═══ Records
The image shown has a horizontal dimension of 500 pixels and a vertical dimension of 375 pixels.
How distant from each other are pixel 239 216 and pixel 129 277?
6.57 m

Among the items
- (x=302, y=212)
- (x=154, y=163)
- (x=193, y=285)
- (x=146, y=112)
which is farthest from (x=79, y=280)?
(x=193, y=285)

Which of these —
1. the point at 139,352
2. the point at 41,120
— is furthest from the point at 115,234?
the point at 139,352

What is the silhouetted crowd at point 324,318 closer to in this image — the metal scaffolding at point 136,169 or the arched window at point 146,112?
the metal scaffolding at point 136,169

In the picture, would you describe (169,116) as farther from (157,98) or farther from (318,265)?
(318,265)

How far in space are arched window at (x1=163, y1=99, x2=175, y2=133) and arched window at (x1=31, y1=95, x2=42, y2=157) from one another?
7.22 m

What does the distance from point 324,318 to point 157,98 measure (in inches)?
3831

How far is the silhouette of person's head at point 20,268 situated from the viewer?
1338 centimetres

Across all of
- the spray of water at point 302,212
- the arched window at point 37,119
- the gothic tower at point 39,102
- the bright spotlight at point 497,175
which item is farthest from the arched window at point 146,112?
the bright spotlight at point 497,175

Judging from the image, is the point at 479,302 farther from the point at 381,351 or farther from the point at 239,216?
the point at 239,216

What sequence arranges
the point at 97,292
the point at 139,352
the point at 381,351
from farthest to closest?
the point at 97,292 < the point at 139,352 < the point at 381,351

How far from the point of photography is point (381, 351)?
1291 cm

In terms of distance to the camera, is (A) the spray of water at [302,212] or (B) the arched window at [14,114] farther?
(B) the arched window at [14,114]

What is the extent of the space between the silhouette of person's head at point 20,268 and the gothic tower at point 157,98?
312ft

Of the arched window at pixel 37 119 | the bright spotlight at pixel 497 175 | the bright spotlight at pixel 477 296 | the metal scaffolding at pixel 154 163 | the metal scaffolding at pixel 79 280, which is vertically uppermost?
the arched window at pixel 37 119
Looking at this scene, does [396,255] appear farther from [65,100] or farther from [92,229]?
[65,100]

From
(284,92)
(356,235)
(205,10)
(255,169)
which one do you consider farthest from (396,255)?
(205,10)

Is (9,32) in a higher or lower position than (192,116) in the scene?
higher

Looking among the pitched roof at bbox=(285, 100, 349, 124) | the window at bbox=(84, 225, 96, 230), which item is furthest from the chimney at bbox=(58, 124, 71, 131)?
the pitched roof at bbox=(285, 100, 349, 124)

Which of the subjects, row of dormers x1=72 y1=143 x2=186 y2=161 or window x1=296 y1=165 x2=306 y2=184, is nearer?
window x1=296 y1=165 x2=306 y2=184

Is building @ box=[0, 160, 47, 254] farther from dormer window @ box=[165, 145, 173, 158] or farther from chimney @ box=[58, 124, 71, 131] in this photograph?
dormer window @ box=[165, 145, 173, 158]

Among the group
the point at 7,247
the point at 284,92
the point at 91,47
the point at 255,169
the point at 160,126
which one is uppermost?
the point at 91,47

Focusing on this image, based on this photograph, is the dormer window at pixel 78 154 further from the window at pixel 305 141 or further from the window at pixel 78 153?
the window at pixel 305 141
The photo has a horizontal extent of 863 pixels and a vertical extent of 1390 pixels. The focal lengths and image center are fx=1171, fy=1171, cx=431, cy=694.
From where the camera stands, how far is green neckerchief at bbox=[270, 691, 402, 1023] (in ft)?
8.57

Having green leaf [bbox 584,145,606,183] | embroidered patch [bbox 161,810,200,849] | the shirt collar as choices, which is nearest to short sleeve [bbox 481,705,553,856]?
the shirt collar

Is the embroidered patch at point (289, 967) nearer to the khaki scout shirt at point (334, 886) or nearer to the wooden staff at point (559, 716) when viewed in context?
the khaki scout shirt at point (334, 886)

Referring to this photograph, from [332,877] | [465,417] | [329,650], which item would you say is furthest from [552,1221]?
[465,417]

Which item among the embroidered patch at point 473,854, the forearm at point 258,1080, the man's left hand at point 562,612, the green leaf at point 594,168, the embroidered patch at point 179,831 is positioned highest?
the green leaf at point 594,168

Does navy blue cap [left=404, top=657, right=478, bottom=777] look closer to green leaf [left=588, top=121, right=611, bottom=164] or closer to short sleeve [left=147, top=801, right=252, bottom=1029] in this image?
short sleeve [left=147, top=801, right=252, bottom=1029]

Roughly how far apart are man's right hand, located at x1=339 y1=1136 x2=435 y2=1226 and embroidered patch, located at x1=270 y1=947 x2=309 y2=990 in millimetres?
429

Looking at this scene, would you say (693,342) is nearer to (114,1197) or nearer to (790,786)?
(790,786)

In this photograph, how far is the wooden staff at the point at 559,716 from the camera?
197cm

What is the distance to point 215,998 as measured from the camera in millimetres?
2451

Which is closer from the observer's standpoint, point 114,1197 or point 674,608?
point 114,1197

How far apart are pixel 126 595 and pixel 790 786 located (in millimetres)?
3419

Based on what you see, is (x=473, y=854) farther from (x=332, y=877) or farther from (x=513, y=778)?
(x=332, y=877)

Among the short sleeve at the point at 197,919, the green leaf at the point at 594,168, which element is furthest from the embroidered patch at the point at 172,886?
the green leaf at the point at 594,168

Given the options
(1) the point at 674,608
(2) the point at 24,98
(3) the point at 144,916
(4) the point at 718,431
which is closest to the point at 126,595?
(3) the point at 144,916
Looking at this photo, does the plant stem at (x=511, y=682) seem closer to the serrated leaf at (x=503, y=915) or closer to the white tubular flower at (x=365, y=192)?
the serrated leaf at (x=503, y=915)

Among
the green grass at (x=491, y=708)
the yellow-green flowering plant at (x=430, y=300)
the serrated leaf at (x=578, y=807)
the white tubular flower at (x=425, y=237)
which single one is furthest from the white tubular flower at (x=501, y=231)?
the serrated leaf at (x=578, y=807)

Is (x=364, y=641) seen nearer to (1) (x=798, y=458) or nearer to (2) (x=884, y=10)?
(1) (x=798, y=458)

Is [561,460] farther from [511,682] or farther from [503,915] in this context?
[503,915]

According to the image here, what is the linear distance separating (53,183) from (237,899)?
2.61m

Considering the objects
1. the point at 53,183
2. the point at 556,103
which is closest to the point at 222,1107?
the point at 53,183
══════
◆ **Problem description**:
Copy the records from the line containing "According to the" through the end, swapping "objects" for "items" and leaving everything else unchanged.

◆ **Written solution**:
According to the image here, what is the linear distance separating (53,183) from (237,899)?
2.61m

Considering the items
1. the point at 53,183
2. the point at 556,103
which is closest to the point at 222,1107?
the point at 53,183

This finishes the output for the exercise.